I was talking to a colleague the other day about a patient who happened to be a 'GOMER' and not only did she not know the definition of a 'GOMER' but had not even heard of the "House of God" never mind actually read it.
*sigh*
Either I'm to old to be doing this job...or...no wait...I am too old...
Anyway...for the benefit of the Poms ,who do not believe that anything good ever came out of the USA;and for the benefit of readers under 40...who do not believe that anything funny was said before 1999... herewith...The Rules of the House of God
By the way , a "GOMER" is an acronym for Get Out Of My Emergency Room and is a slang term for a patient who, -according to the original book -, "has lost--often through age--what goes into being a human being" -typically an extremely ill, extremely old, Alzheimer's ridden/demented, mute and non-communicative patient.
When GOMERS come into the hospital they are unable to communicate so the admitting doctor will order many, many, lab tests hoping to discover why the patient was sent to the hospital. GOMERS never come to the hospital, they are only ever sent by someone else. This battery of tests is sometimes called a "Gomer-Gram."
I. Gomers don't die
II. Gomers go to ground (ie fall out of bed at the first possible opportunity)
III. At a cardiac arrest ,the first procedure is to take your own pulse
IV. The patient is the one with the disease
V. Placement comes first (ie, getting the patient accepted by another service)
VI. There is no body cavity that cannot be reached by a size 14 needle and a good strong arm
VII. Age + BUN = Lasix® dose (a bit dated but still a useful guide)

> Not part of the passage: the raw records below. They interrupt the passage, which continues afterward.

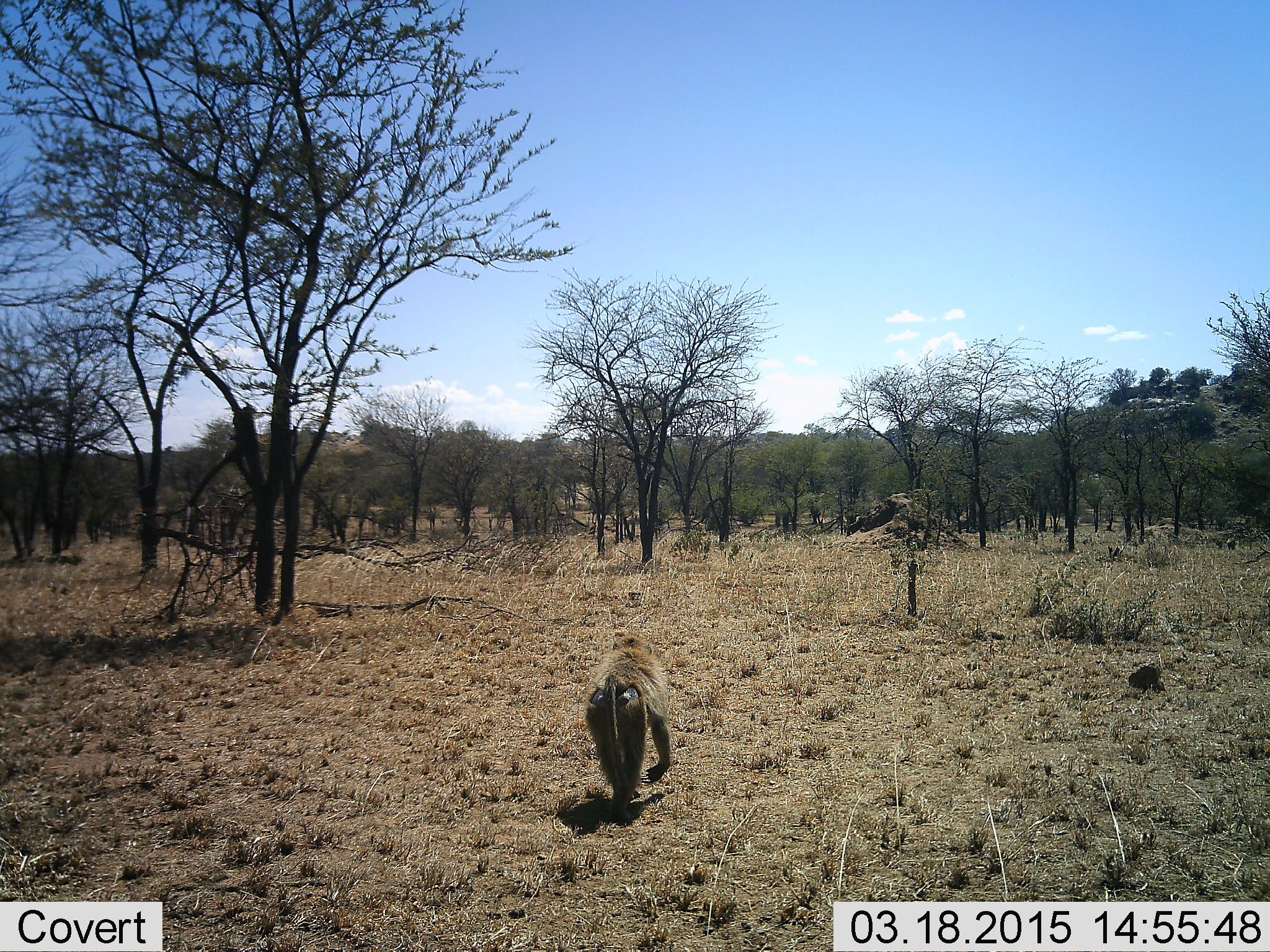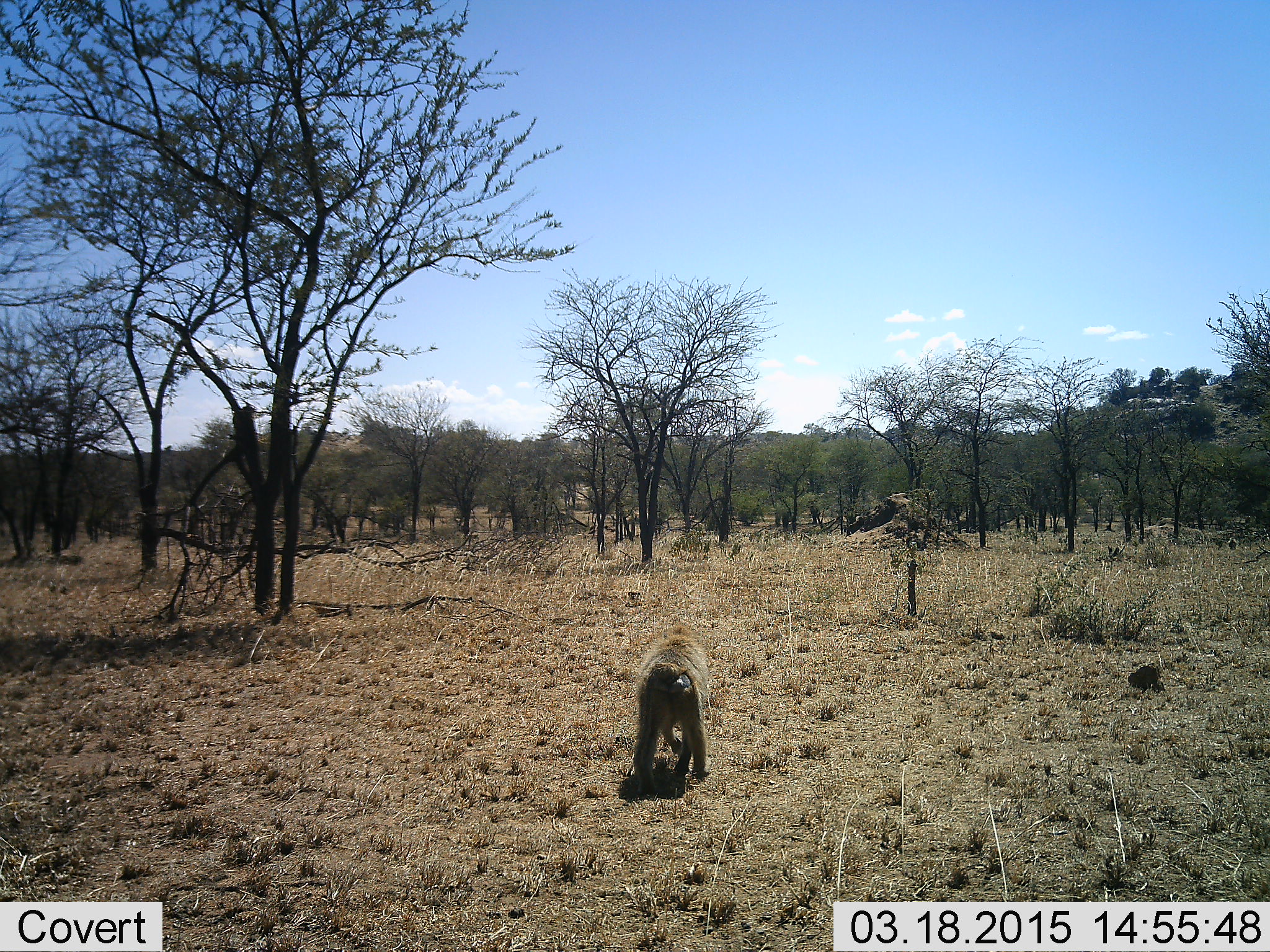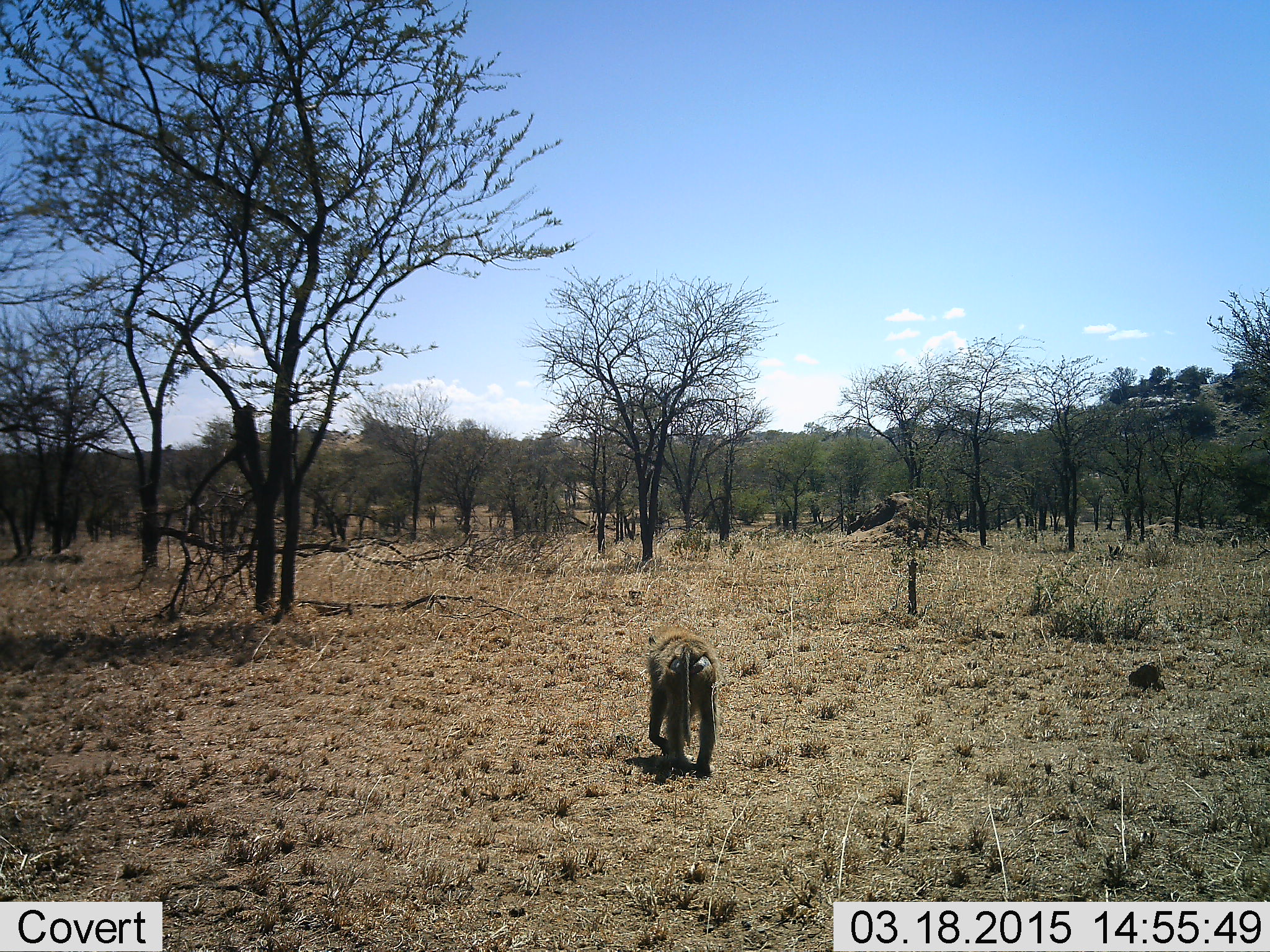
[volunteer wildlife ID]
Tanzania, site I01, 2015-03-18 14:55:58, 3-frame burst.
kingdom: Animalia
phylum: Chordata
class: Mammalia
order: Primates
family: Cercopithecidae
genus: Papio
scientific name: Papio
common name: baboon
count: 1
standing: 20%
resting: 0%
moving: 90%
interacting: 0%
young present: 0%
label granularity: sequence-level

VIII. They can always hurt you more (by pulling out their only working IV line)
IX. The only good admission is a dead admission
X. If you don't take a temperature , you can't find a temperature
XI. Show me a BMS* who only triples my work and I will kiss his feet
* Medical Student from the "Best Medical School."
XII. If the radiology resident and the BMS* both see a lesion on the CXR , there can be no
lesion there
XIII. The delivery of medical care is to do as much 'nothing' as is possible
And the point of the rules is to "Buff and Turf" the patient...find the most 'saleable' diagnosis , massage the results and findings, and 'sell' the patient to another service...anywhere else but here !
from 'House of God' by Samuel Shem,1978 by Samuel Shem
He also wrote 'Mount Misery' , in which he takes on psychiatry. Dr. Roy Basch (protagonist of Shem's earlier novel) has decided to become a psychiatrist and is taken on at the prestigious Mount Misery, where, he quickly learns, "psychiatrists specialize in their defects" and "the worst psychiatrists charge the most, and world experts are the worst."
Not as funny as the House of God,-in fact often dark and depressing- , its still worth reading!
i enjoyed mount misery too, but it was a bit disturbing.